[ofw][mlx4] SRQ attached QP issue

Smith, Stan stan.smith at intel.com
Mon Oct 6 14:21:00 PDT 2008


Alex Estrin wrote:
> Hi Stan,
>
> SRQ patch for mlx4 driver does not introduces a new feature, just
> fixes a bug.
>
> Thanks,
> Alex.

OK, thanks for the clarification. Please commit to the WOF2-0 branch.

>
>> -----Original Message-----
>> From: Smith, Stan [mailto:stan.smith at intel.com]
>> Sent: Sunday, October 05, 2008 5:41 PM
>> To: Leonid Keller; Alex Estrin
>> Cc: ofw at lists.openfabrics.org
>> Subject: RE: [ofw][mlx4] SRQ attached QP issue
>>
>> Leonid Keller wrote:
>>>  Hi Stan,
>>> What is the policy wrt RC2 branch ?
>>> Do we have to add new patches to it or just to the trunk ?
>>
>> Hello,
>>   Thanks for asking. The WOF2-0 'branch' @
>> gen1\branches\WOF2-0\ is functionality frozen and open only for bug
>> fixes.
>>
>> Stan.
>>>
>>>> -----Original Message-----
>>>> From: Alex Estrin [mailto:alex.estrin at qlogic.com]
>>>> Sent: Thursday, October 02, 2008 3:33 PM
>>>> To: Leonid Keller
>>>> Cc: ofw at lists.openfabrics.org
>>>> Subject: RE: [ofw][mlx4] SRQ attached QP issue
>>>>
>>>> Do you think it makes sense to propagate the fix to 2.0 branch?
>>>> Thanks, Alex.
>>>>
>>>>> -----Original Message-----
>>>>> From: Leonid Keller [mailto:leonid at mellanox.co.il]
>>>>> Sent: Thursday, October 02, 2008 5:27 AM
>>>>> To: Alex Estrin
>>>>> Cc: ofw at lists.openfabrics.org
>>>>> Subject: RE: [ofw][mlx4] SRQ attached QP issue
>>>>>
>>>>> Right.
>>>>> Returned to your variant.
>>>>> Fixed in 1627, thank you.
>>>>>
>>>>>> -----Original Message-----
>>>>>> From: Alex Estrin [mailto:alex.estrin at qlogic.com]
>>>>>> Sent: Monday, September 29, 2008 3:01 PM
>>>>>> To: Leonid Keller
>>>>>> Cc: ofw at lists.openfabrics.org
>>>>>> Subject: RE: [ofw][mlx4] SRQ attached QP issue
>>>>>>
>>>>>> Hello,
>>>>>>
>>>>>> Your version of the patch won't work because for the SRQ case
>>>>>> this will always be 'TRUE':
>>>>>>> -               if (!qp->sq.wrid || !qp->rq.wrid) {
>>>>>>> -                       err = -ENOMEM;
>>>>>>> -                       goto err_wrid;
>>>>>>
>>>>>> Thanks,
>>>>>> Alex.

·····

- _Your objective_:
Write out the part of the mailing-list thread above that starts with the words containing "OK, thanks for" and ends with "the trunk ?", copying it exactly.

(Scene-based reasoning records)
·····

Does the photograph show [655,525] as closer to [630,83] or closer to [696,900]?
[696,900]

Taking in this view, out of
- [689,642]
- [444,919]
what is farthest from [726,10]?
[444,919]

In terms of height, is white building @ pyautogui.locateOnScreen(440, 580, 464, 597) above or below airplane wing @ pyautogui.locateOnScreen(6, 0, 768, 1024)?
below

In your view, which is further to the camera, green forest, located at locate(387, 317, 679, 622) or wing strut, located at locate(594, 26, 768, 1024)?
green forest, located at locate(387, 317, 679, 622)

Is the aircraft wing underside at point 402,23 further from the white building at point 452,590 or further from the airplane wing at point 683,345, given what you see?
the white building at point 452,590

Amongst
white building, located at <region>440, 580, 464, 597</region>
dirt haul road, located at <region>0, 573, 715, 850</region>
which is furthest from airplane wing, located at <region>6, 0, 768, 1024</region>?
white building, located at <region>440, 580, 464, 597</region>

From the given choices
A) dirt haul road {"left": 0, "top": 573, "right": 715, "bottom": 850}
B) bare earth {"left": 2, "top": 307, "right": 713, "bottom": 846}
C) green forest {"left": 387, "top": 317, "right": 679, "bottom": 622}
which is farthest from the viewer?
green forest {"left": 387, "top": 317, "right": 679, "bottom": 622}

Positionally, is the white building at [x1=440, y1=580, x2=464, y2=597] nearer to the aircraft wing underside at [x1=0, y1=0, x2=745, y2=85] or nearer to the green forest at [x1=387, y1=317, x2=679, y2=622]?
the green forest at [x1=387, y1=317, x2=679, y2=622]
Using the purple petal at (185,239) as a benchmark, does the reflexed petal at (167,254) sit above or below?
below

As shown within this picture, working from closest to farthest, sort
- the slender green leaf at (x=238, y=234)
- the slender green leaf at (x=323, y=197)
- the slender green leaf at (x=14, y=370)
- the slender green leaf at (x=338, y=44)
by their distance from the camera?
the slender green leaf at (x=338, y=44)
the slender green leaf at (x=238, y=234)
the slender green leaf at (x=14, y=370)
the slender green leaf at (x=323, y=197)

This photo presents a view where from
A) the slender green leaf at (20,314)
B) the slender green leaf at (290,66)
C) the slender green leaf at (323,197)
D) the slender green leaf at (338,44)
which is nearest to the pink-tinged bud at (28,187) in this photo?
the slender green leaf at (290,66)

·····

- _Answer in full_:
OK, thanks for the clarification. Please commit to the WOF2-0 branch.

>
>> -----Original Message-----
>> From: Smith, Stan [mailto:stan.smith at intel.com]
>> Sent: Sunday, October 05, 2008 5:41 PM
>> To: Leonid Keller; Alex Estrin
>> Cc: ofw at lists.openfabrics.org
>> Subject: RE: [ofw][mlx4] SRQ attached QP issue
>>
>> Leonid Keller wrote:
>>>  Hi Stan,
>>> What is the policy wrt RC2 branch ?
>>> Do we have to add new patches to it or just to the trunk ?